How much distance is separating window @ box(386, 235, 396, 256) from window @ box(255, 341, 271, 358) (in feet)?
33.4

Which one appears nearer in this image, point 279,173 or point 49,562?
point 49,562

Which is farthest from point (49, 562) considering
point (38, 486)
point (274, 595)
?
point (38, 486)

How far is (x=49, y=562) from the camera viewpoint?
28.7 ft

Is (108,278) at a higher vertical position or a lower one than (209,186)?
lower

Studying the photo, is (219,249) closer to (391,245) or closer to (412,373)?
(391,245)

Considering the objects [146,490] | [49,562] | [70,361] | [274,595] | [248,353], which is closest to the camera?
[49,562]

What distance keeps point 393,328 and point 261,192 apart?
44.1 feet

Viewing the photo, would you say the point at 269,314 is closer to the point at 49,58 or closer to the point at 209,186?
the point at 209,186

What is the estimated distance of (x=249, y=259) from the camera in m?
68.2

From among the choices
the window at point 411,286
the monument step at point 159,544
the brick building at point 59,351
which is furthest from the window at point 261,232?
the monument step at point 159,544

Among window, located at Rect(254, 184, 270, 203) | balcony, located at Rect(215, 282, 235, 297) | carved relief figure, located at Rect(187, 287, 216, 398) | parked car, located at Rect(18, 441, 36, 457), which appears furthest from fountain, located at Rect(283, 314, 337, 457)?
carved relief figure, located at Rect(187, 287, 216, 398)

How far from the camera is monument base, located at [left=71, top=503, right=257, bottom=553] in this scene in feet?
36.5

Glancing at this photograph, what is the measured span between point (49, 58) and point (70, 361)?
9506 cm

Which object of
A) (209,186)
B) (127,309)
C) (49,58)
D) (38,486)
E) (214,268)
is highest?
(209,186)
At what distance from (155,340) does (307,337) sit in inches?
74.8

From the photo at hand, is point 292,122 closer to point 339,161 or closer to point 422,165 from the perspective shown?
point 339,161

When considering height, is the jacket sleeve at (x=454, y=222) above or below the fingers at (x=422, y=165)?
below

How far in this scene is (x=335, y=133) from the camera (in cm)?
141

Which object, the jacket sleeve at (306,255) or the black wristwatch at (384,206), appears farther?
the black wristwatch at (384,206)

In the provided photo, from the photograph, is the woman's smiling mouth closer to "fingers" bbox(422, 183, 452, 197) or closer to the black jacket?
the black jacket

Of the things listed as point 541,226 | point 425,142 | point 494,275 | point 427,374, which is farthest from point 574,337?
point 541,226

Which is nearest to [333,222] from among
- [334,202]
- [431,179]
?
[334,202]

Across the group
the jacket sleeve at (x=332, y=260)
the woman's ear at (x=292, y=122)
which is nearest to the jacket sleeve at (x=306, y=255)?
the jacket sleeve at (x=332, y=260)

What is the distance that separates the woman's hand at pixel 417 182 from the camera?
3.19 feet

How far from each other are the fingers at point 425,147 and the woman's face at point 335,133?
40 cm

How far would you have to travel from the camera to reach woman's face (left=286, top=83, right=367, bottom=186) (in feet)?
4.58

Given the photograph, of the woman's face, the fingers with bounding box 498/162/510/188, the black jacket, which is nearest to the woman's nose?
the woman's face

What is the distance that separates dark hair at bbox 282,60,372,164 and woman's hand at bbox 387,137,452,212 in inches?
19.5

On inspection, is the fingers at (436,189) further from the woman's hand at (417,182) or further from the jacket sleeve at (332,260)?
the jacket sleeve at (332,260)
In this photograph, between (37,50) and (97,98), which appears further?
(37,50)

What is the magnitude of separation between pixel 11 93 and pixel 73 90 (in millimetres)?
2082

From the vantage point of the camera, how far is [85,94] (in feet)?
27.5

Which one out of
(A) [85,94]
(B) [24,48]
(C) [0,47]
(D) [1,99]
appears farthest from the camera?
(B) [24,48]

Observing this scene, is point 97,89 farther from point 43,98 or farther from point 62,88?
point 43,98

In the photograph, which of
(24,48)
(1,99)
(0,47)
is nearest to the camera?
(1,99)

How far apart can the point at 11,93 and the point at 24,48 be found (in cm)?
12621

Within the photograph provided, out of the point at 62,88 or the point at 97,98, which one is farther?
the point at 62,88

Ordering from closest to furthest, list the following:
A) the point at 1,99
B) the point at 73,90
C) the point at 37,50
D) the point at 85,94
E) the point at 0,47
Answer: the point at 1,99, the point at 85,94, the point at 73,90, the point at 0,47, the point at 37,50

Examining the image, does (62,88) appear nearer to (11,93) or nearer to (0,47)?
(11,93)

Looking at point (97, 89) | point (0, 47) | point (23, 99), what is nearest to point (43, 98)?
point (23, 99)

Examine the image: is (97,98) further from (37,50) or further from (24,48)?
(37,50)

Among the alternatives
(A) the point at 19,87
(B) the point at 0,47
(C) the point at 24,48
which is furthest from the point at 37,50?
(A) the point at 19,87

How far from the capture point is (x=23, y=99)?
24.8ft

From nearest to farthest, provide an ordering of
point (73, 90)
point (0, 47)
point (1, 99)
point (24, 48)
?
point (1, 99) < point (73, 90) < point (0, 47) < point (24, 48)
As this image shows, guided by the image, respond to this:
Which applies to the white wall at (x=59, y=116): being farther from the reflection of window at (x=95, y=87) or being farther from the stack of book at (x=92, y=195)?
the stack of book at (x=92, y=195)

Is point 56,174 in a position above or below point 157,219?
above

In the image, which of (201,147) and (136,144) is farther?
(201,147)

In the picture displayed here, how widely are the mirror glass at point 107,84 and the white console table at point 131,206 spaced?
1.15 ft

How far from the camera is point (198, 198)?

________________________________________

**WHAT IS ASKED**
Retype all of the items above, keeping every word, number and line break unchanged.

**FINAL ANSWER**
How much distance is separating window @ box(386, 235, 396, 256) from window @ box(255, 341, 271, 358) (in feet)?
33.4

Which one appears nearer in this image, point 279,173 or point 49,562?
point 49,562

Which is farthest from point (49, 562) considering
point (38, 486)
point (274, 595)
?
point (38, 486)

How far is (x=49, y=562) from the camera viewpoint?
28.7 ft

Is (108,278) at a higher vertical position or a lower one than (209,186)?
lower

Studying the photo, is (219,249) closer to (391,245) or closer to (412,373)?
(391,245)

Considering the objects [146,490] | [49,562] | [70,361] | [274,595] | [248,353], which is closest to the camera?
[49,562]

What distance keeps point 393,328 and point 261,192 apart?
44.1 feet

Viewing the photo, would you say the point at 269,314 is closer to the point at 49,58 or closer to the point at 209,186?
the point at 209,186

What is the estimated distance of (x=249, y=259) from the camera in m?
68.2

From among the choices
the window at point 411,286
the monument step at point 159,544
the brick building at point 59,351
which is furthest from the window at point 261,232?
the monument step at point 159,544

Among window, located at Rect(254, 184, 270, 203) | balcony, located at Rect(215, 282, 235, 297) | carved relief figure, located at Rect(187, 287, 216, 398) | parked car, located at Rect(18, 441, 36, 457), which appears furthest from fountain, located at Rect(283, 314, 337, 457)?
carved relief figure, located at Rect(187, 287, 216, 398)

How far from the camera is monument base, located at [left=71, top=503, right=257, bottom=553] in this scene in feet?
36.5

Glancing at this photograph, what is the measured span between point (49, 58) and point (70, 361)?
9506 cm

Which object of
A) (209,186)
B) (127,309)
C) (49,58)
D) (38,486)
E) (214,268)
is highest?
(209,186)
At what distance from (155,340) does (307,337) sit in inches?
74.8

From the photo at hand, is point 292,122 closer to point 339,161 or closer to point 422,165 from the perspective shown?
point 339,161

When considering height, is the jacket sleeve at (x=454, y=222) above or below the fingers at (x=422, y=165)?
below

How far in this scene is (x=335, y=133) from the camera (in cm)?
141

Which object, the jacket sleeve at (306,255) or the black wristwatch at (384,206), appears farther?
the black wristwatch at (384,206)

In the provided photo, from the photograph, is the woman's smiling mouth closer to "fingers" bbox(422, 183, 452, 197) or closer to the black jacket?
the black jacket

Of the things listed as point 541,226 | point 425,142 | point 494,275 | point 427,374, which is farthest from point 574,337?
point 541,226

Which is nearest to [333,222] from among
- [334,202]
- [431,179]
?
[334,202]

Across the group
the jacket sleeve at (x=332, y=260)
the woman's ear at (x=292, y=122)
which is nearest to the jacket sleeve at (x=306, y=255)?
the jacket sleeve at (x=332, y=260)

What is the distance that separates the woman's hand at pixel 417 182 from the camera?
3.19 feet

How far from each other are the fingers at point 425,147 and the woman's face at point 335,133?
40 cm

How far would you have to travel from the camera to reach woman's face (left=286, top=83, right=367, bottom=186) (in feet)?
4.58

Given the photograph, of the woman's face, the fingers with bounding box 498/162/510/188, the black jacket, which is nearest to the woman's nose?
the woman's face

What is the distance that separates dark hair at bbox 282,60,372,164 and woman's hand at bbox 387,137,452,212 in inches?
19.5

On inspection, is the fingers at (436,189) further from the woman's hand at (417,182) or further from the jacket sleeve at (332,260)?
the jacket sleeve at (332,260)
In this photograph, between (37,50) and (97,98), which appears further?
(37,50)

What is the magnitude of separation between pixel 11 93 and pixel 73 90 (in millimetres)?
2082

From the vantage point of the camera, how far is [85,94] (in feet)?
27.5

Which one out of
(A) [85,94]
(B) [24,48]
(C) [0,47]
(D) [1,99]
appears farthest from the camera?
(B) [24,48]

Observing this scene, is point 97,89 farther from point 43,98 or farther from point 62,88?
point 43,98

In the photograph, which of
(24,48)
(1,99)
(0,47)
is nearest to the camera?
(1,99)

How far apart can the point at 11,93 and the point at 24,48 be found (in cm)?
12621

Within the photograph provided, out of the point at 62,88 or the point at 97,98, which one is farther?
the point at 62,88

Ordering from closest to furthest, list the following:
A) the point at 1,99
B) the point at 73,90
C) the point at 37,50
D) the point at 85,94
E) the point at 0,47
Answer: the point at 1,99, the point at 85,94, the point at 73,90, the point at 0,47, the point at 37,50

Examining the image, does (62,88) appear nearer to (11,93) or nearer to (0,47)?
(11,93)

Looking at point (97, 89) | point (0, 47) | point (23, 99), what is nearest to point (43, 98)?
point (23, 99)

Examine the image: is (97,98) further from (37,50) or further from (24,48)?
(37,50)

Among the alternatives
(A) the point at 19,87
(B) the point at 0,47
(C) the point at 24,48
which is furthest from the point at 37,50?
(A) the point at 19,87

How far from the capture point is (x=23, y=99)?
24.8ft

From nearest to farthest, provide an ordering of
point (73, 90)
point (0, 47)
point (1, 99)
point (24, 48)
?
point (1, 99) < point (73, 90) < point (0, 47) < point (24, 48)
As this image shows, guided by the image, respond to this:
Which applies to the white wall at (x=59, y=116): being farther from the reflection of window at (x=95, y=87) or being farther from the stack of book at (x=92, y=195)?
the stack of book at (x=92, y=195)

Is point 56,174 in a position above or below point 157,219?
above

In the image, which of (201,147) and (136,144) is farther?
(201,147)

In the picture displayed here, how widely are the mirror glass at point 107,84 and the white console table at point 131,206 spaced?
1.15 ft

How far from the camera is point (198, 198)?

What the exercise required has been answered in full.